Recently, many in the medical community have unfairly criticized a number of preventive measures -- creating a controversy in the process. Just look at the highly charged reactions from both the physician and patient communities over recent U.S. Preventive Services Task Force (USPSTF) guidelines narrowing the recommended window for patients to receive breast cancer screenings. And many of the other USPSTF guidelines (such as screening for many cardiovascular diseases) are more than half a decade old, creating further controversy and in the process muddling the debate about what preventive measures are appropriate based on the latest science in the process.

The reality is that many of the critics of such preventive care, and many in Washington, are taking a short-sighted view that does not adequately account for long-term costs to the system, or long-term health of patients.

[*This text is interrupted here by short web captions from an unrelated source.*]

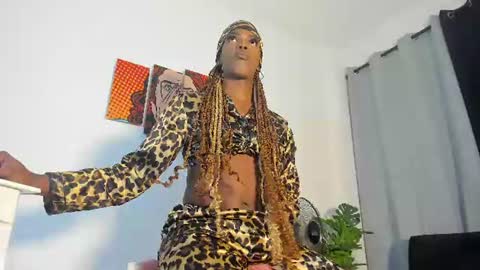 alondra online show from 07/21/26, 01:19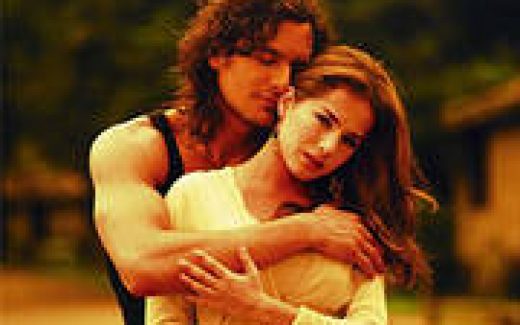 парень обнимает девушку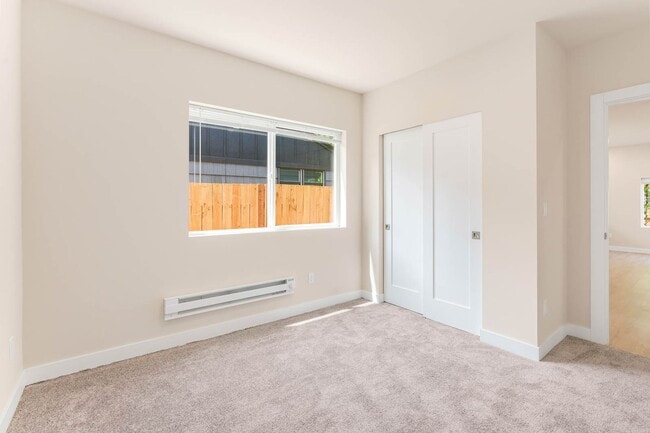 Building Photo - Live in the Heart of North Seattle – 2-Bedroom Home!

Consider that five diseases cause more than two-thirds of all U.S. deaths annually -- heart disease, cancer, stroke, chronic obstructive pulmonary disease (bronchitis, emphysema) and diabetes. Chronic diseases like these also account for roughly 75 percent of the nation's spending. However, they are also among the most preventable through early detection and screenings.

Looking closer at a specific example, stroke is the fourth leading cause of death in the country, and costs nearly $75 billion to the system -- in spite of the fact that roughly 80 percent are preventable. When you consider this math, it's clear that adopting an approach where we only address symptoms once they are obviously apparent makes little sense, and that the recent flurry of vitriol decrying screenings is a prime example of how the anti-prevention trend has gotten out of hand.

As noted in a recent report by health care-focused investment bank Triple Tree, consumers wishing to invest in prevention due to their individual circumstances are increasingly turning to organizations offering solutions outside of the traditional spectrum -- such as the local community screenings offered by companies like Life Line Screening. As noted in the report, these types of collaborations between community-based care and traditional doctor-office and hospital-based care makes sense, and should be encouraged.

Like anything, when it comes to health care, there is a careful balance that needs to be achieved between doing what is best for the patient, and being prudent in managing costs to the system. There is certainly a valid and important point to be made that we all need be working together to ensure that preventive measures do not lead to costly and unnecessary procedures or actions. But currently it seems that the balance has shifted so drastically towards the cost-cutting end that the logic of preventive measures has been drowned out.

In order to truly address costs in a manner that doesn't come at too steep a price for the patient, it's necessary to recalibrate the debate and recognize that prevention is a tool that needs to be utilized appropriately across the medical spectrum -- not thought of as the first casualty of trimming the health care budget.